WHAT THE EXERCISE ASKS: Show the lines below where "Soft" occurs.

Data excerpts:
****************************************

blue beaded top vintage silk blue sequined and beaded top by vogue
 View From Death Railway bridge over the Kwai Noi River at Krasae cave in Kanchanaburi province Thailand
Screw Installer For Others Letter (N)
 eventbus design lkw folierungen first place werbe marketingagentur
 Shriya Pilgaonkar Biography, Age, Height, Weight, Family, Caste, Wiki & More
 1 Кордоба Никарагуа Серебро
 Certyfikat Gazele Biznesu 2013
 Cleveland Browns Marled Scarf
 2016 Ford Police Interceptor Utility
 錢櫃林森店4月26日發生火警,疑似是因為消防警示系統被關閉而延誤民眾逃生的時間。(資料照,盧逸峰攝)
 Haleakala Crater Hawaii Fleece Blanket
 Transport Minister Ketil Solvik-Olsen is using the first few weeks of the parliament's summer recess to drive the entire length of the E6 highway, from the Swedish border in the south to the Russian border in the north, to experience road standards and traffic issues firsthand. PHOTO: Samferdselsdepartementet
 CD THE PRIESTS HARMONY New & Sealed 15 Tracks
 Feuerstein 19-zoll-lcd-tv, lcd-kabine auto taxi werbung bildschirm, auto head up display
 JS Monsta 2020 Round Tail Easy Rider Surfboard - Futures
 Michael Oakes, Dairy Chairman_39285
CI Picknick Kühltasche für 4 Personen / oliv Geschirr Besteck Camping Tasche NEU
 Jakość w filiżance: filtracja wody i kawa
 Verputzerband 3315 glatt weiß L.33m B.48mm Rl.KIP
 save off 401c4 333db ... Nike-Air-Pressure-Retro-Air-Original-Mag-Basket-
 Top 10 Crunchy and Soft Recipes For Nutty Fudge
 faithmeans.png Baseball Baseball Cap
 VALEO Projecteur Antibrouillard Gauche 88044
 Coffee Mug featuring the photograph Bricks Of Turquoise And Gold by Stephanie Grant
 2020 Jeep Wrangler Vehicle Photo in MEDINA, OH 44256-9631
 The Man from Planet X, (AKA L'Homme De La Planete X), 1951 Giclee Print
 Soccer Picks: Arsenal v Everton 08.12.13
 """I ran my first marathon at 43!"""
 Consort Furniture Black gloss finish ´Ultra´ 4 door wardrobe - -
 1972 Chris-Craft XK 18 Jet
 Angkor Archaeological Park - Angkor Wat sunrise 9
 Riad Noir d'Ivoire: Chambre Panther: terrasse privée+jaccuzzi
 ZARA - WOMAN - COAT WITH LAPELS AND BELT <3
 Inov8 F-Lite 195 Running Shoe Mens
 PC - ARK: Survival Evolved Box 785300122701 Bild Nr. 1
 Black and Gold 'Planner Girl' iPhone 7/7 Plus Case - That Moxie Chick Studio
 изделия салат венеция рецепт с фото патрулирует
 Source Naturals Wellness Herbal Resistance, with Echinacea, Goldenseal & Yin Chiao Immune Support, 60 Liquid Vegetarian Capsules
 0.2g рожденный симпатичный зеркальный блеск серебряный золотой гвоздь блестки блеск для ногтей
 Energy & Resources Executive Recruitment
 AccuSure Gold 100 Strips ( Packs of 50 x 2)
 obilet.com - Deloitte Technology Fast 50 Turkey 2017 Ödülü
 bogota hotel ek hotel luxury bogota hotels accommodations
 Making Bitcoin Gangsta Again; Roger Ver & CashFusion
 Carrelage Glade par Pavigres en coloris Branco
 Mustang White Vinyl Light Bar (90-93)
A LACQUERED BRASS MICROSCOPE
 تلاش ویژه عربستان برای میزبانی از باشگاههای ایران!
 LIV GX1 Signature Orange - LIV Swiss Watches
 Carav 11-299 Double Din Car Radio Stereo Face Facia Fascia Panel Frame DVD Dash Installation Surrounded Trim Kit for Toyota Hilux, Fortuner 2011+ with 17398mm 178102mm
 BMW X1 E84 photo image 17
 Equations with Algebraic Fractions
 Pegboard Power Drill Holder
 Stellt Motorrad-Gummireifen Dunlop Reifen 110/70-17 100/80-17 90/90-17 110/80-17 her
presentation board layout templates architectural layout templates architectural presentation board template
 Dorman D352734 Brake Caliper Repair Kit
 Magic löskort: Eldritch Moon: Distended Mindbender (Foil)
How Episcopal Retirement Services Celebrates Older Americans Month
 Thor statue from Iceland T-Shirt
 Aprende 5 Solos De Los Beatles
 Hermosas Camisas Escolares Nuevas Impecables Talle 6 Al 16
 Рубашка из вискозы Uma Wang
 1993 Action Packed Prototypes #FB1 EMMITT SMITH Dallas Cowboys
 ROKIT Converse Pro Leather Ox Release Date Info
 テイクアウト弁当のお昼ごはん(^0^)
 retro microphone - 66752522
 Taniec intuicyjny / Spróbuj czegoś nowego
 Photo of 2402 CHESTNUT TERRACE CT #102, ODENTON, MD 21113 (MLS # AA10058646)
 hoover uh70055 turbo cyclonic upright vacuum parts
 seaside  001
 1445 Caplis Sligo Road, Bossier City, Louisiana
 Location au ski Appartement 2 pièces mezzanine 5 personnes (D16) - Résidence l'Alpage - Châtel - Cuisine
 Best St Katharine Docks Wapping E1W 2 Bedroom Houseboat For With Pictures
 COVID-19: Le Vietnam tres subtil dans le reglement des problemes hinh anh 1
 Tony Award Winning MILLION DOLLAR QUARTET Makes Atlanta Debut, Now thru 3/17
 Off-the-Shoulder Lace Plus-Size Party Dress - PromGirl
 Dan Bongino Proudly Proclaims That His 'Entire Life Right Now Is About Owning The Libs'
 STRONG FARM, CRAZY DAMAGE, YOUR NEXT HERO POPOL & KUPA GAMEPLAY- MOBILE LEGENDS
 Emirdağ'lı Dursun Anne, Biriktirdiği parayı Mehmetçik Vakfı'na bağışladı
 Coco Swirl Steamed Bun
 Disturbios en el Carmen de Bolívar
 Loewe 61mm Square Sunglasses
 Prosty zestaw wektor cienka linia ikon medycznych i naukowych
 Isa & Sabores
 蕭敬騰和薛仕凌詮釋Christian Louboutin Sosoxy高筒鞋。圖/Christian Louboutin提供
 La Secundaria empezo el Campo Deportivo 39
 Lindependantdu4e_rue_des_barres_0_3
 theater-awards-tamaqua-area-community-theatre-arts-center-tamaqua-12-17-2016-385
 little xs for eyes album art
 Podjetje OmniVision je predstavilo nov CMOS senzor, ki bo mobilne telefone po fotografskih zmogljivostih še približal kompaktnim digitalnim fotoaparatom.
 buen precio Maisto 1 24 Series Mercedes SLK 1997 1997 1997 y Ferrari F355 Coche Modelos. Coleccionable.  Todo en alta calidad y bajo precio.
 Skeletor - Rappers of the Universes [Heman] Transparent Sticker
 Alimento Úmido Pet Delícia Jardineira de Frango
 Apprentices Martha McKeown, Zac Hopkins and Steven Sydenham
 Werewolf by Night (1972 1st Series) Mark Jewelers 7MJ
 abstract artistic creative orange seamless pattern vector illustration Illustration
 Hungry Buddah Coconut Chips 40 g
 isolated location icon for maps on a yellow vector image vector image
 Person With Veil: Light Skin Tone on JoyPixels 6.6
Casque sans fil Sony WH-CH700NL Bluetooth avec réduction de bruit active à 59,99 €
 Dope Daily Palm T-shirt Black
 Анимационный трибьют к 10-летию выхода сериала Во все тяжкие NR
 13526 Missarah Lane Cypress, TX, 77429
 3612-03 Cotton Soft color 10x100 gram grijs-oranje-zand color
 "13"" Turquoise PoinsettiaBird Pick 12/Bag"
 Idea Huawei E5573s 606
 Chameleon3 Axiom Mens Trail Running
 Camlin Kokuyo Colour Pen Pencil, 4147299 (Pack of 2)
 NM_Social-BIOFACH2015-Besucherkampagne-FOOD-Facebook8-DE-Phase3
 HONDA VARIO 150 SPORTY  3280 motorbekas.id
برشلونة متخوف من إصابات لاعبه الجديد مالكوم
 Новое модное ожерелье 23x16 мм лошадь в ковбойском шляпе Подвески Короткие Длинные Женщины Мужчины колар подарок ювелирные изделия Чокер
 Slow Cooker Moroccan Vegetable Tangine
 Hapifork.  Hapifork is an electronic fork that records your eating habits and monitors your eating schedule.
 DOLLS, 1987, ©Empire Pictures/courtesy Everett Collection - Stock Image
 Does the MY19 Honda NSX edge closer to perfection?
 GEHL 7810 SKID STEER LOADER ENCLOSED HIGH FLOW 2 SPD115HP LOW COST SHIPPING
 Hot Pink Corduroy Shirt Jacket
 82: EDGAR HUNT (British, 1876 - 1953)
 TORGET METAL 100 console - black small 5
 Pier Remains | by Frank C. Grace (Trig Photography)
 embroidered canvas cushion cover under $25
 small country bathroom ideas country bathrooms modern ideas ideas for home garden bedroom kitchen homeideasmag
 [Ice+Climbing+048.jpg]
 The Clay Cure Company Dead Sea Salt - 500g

****************************************

YOUR RESPONSE:
 Top 10 Crunchy and Soft Recipes For Nutty Fudge
 3612-03 Cotton Soft color 10x100 gram grijs-oranje-zand color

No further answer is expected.